Abstract

This book tells the remarkable personal and professional story of Lewis Milestone (1895-1980), one of the most prolific, creative and respected film directors of Hollywood’s Golden Age. Among his many films are the classics All Quiet on the Western Front, Of Mice and Men, A Walk in the Sun, Pork Chop Hill, the original Ocean’s Eleven and Mutiny on the Bounty, starring Marlon Brando. Born in Ukraine, he came to America as a teenager and learned about film in the U.S. Army in World War I. By the early 1920s he was editing silent films in Hollywood, and soon graduated to shooting his own features. His films were nominated for 28 different Academy Awards during a career that lasted 40 years.
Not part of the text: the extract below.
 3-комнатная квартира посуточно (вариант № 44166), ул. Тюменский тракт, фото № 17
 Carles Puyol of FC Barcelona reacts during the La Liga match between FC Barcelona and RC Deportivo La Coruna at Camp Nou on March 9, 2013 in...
Among the many stars whom he directed were Barbara Stanwyck, Ingrid Bergman, Gregory Peck, Errol Flynn, Gary Cooper, Frank Sinatra, Joan Crawford and Kirk Douglas. Providing biographical information, production history and critical analysis, this first major scholarly study of Milestone places his films in a political, cultural and cinematic context. Also discussed in depth, using newly available archival material, is Milestone’s experience during the Hollywood Blacklist period, when he was one of the first prominent Hollywood figures to fall under suspicion for his alleged Communist sympathies. Drawing on his personal papers at the AMPAS library, my book gives Milestone the honored place herichly deserves in the American film canon.